=== Source text ===

This is a local re-post of an essay I wrote earlier this week for The New York Review of Books.

I haven’t blogged here in awhile, because I am so busy. Last weekend, I went to the Shangri-La Dialogue (reflections here). Today I am flying down to Singapore to provide analysis for BBC for the Trump-Kim summit. Two weeks after that, I am going to the Jeju Peace Forum. So sorry. Also, I am slowly gravitating toward Twitter more for my commentary. Please go there.

This NYRB essay focuses on the extraordinarily chaotic ‘process’ of Trump foreign policy-making applied to the North Korean case. The short version is that there is scarcely a process at all. Trump agreed to the North Korea summit 45 minutes after it was broadly suggested to him by the South Korean government. He has since done none preparation, and Bolton has all but abjured what NSA’s are supposed to do.

So now, we are basically going into this blind. It’s a Trumpian crap-shoot, and no one really knows the outcome will be, because no one knows what Trump will say, or worse what he will give up for his ‘win’ for the fall midterms. Call it this whole mess of reality TV affectations + incompetence + unprofessionalism the ‘Trump Show.

===

** Goal **
Using the post on the Trump-Kim summit, state whether each statement agrees with it, answering yes or no and quoting the words that decide it: (a) Trump agreed to the North Korea summit 45 minutes after the South Korean government broadly suggested it. (b) In Singapore, the writer will provide analysis for CNN. (c) The writer will go to the Jeju Peace Forum before the Singapore trip. You won't need the records.

=== Listed entries ===

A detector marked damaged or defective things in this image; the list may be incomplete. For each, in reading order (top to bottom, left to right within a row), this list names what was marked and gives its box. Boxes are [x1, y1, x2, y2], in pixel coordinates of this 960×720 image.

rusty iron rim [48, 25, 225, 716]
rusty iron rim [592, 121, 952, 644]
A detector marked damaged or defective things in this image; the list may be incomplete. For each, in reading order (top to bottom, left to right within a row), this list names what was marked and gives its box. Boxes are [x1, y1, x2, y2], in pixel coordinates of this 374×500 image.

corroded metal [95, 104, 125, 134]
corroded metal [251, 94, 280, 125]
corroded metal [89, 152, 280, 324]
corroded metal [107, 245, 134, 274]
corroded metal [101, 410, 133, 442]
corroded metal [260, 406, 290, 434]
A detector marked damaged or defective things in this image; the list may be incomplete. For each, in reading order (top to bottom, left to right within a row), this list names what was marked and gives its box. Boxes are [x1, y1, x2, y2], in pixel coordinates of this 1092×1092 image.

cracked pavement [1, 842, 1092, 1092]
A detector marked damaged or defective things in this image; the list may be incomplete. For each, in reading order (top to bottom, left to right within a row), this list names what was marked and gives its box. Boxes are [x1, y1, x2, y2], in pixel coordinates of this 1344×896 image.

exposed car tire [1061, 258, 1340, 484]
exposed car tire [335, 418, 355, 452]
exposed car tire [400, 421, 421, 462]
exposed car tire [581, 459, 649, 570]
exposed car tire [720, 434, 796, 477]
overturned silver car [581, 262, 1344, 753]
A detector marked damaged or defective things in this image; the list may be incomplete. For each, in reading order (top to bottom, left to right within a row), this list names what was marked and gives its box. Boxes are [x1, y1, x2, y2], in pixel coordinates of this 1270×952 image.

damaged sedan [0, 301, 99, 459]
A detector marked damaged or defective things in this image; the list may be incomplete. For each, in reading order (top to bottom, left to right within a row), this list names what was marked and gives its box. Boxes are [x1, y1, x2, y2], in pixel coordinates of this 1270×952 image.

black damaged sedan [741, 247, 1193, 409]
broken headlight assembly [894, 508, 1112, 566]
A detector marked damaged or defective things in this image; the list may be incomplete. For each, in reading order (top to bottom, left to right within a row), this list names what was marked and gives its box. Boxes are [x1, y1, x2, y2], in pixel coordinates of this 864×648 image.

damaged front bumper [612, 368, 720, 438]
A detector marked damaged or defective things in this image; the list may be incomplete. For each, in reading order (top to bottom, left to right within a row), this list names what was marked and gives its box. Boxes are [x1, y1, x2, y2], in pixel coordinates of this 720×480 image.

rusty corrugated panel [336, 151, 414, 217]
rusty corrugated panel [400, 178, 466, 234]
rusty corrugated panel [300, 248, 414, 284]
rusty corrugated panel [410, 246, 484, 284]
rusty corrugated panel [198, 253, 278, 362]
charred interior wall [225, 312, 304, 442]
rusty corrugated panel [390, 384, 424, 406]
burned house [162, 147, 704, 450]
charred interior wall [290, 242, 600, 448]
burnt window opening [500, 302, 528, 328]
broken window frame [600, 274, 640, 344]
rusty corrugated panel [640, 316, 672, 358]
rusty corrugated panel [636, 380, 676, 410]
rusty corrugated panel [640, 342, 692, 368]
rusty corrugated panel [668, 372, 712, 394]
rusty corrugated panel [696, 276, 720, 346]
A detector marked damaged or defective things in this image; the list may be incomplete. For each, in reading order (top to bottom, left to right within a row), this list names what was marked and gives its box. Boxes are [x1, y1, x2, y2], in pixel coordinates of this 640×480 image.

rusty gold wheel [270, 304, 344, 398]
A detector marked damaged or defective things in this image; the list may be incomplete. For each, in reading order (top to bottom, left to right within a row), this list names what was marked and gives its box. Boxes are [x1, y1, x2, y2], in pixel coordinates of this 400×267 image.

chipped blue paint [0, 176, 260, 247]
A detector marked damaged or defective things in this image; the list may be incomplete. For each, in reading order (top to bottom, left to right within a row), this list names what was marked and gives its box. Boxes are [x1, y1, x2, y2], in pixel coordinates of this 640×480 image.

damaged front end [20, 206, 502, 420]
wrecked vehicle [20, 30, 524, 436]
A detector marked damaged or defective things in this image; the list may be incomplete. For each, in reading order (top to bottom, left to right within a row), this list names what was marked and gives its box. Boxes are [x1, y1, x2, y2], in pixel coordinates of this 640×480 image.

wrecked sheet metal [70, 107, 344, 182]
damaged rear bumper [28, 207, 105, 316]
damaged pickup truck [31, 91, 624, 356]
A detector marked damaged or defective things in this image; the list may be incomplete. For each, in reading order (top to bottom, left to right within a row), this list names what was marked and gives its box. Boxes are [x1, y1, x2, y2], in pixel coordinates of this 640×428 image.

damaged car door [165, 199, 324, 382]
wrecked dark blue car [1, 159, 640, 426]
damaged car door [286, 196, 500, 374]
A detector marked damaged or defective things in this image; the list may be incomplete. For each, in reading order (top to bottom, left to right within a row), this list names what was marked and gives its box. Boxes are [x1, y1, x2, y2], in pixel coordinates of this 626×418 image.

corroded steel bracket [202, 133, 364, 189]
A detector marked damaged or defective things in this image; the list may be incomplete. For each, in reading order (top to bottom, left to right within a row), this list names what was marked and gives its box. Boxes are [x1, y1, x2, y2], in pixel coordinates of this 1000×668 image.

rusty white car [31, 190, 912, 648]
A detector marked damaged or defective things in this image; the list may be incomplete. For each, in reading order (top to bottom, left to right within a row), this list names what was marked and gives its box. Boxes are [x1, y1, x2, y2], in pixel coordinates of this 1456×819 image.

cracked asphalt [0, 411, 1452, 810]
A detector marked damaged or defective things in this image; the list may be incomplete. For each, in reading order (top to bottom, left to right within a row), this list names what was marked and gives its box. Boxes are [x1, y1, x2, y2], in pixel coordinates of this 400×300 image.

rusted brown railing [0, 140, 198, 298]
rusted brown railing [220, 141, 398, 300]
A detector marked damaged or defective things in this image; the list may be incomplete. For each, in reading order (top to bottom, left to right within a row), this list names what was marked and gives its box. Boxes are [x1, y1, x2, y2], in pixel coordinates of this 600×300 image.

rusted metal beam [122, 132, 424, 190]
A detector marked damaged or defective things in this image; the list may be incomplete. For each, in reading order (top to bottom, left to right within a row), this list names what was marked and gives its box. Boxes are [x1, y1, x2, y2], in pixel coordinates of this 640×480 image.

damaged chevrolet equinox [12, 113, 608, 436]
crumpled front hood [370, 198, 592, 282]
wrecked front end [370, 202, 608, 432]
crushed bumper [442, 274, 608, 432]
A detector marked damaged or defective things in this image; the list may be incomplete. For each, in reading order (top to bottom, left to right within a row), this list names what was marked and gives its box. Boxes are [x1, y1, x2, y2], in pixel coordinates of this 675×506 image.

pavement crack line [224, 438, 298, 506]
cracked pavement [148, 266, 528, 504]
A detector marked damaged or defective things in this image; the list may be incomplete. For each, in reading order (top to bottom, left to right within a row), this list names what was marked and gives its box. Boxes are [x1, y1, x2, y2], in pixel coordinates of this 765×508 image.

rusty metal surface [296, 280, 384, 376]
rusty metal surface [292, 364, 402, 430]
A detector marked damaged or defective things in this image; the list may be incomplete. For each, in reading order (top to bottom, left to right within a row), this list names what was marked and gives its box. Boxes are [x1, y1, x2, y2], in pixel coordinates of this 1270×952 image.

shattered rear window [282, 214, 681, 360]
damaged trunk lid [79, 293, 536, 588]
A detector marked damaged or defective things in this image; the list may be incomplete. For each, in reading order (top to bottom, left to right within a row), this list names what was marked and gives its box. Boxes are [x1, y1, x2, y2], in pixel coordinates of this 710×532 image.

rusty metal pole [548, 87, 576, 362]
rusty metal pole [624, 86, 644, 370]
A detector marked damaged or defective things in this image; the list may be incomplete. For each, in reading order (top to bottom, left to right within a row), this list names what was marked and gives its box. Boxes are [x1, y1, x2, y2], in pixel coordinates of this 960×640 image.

===

** Output for this exercise **
(a) Yes: "Trump agreed to the North Korea summit 45 minutes after it was broadly suggested to him by the South Korean government."
(b) No: "Today I am flying down to Singapore to provide analysis for BBC for the Trump-Kim summit."
(c) No: "Two weeks after that, I am going to the Jeju Peace Forum."